━━━ Gösterilen Metin

Avrupa İşkencenin Önlenmesi Komitesi (CPT) raporları ve ailelerin başvuruları doğrultusunda İHD olarak son 3 ay içerisinde 2 kez Adalet Bakanlığı’na başvurduklarını belirten Toğurlu, başvurularının temel amacının İmralı tecridinin kaldırılması olduğunu söyledi.
EŞİTLİK İLKESİNİN İHLALİ
Anayasa’nın eşitlik ilkesine rağmen İmralı Adası’nda aile ve avukat görüşünün engellendiğini dile getiren Toğurlu, bu şekilde Anayasa’nın ihlal edildiğini söyledi. Yapılan aile ve avukat görüş başvurularının yanıtsız bırakılmasının ikinci bir ihlal olduğunun altını çizen Toğurlu, 2011 yılında benzer bir durumun yaşanmasına ilişkin açılan bir davanın Avrupa İnsan Hakları Mahkemesi’nde olduğunu hatırlattı. AİHM’in geçen süreye rağmen henüz karar vermediğini dile getiren Toğurlu, mahkemenin hak ihlallerine karşın görevini yerine getirmediğini kaydetti.
TECRİT VE KÜRT SORUNU
İmralı Cezaevi’ndeki mutlak tecridin devletin Kürt sorununda çözüm tercihiyle bağlantılı olduğunun altını çizen Toğurlu, “Devlet böyle bir tercihte bulundu ama toplum olarak bizlerin ne yapması gerekiyor?” diye sordu. Toğurlu, “Toplum içinde kendisini sorumlu hisseden tüm kesimlerin apaçık ortada olan bu kanuna aykırılıklara karşı sesini çıkartması gerekiyor. Türkiye Cumhuriyeti’nin kendi yasalarına uymamayı teşvik eden bu uygulamaları kesinlikle ortadan kaldırması için herkesin gerekli başvuruları yapması gerekiyor. Biz de İHD olarak bu hak ihlallerinin sonlandırılması için Adalet Bakanlığı nezdinde başvuruda bulunduk. Fakat şu ana kadar herhangi bir sonuç almış değiliz. Umarım kısa bir sürede sonuç alırız” diye belirtti.

━━━━━━

> _Yönerge_
Gösterilen metne göre İHD'nin Adalet Bakanlığı'na yaptığı başvuruların temel amacı nedir, lütfen yazın.

━━━ Verilen Bilgiler

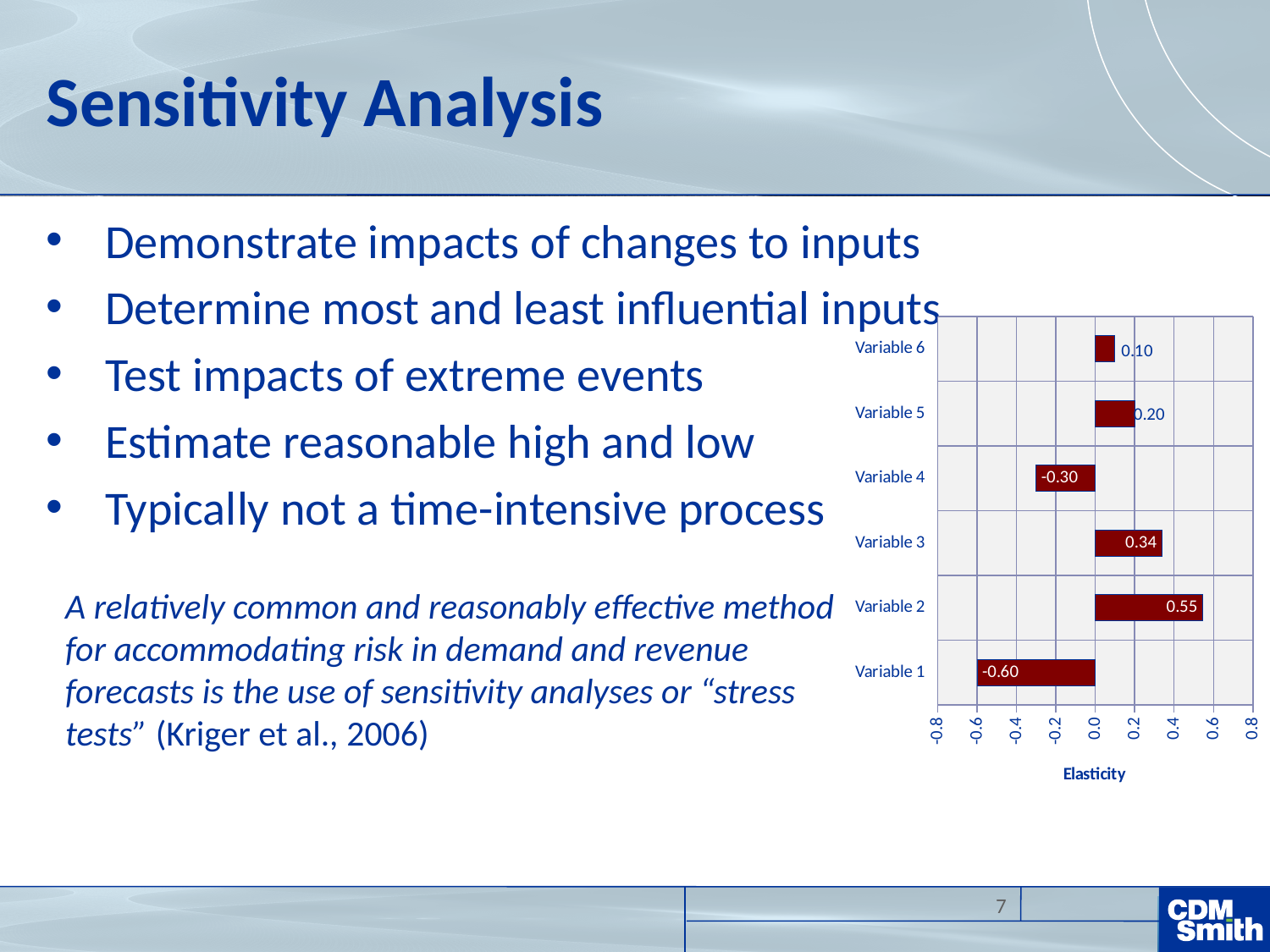
What kind of chart is shown on the slide? Bar chart What is the elasticity value for Variable 3? 0.34 What is the elasticity value for Variable 2? 0.55 Which has a larger elasticity value, Variable 5 or Variable 6? Variable 5 What is the difference between the elasticity values of Variable 2 and Variable 3? 0.21 Which variable has the lowest elasticity value? Variable 1 What is the elasticity value for Variable 4? -0.30 How many variables are shown in the chart? 6 What is the label of the horizontal axis of the chart? Elasticity What is the elasticity value for Variable 1? -0.60 Which variable has the highest elasticity value? Variable 2 How many variables have a negative elasticity value? 2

━━━━━━

> _Yanıt_
İmralı tecridinin kaldırılması.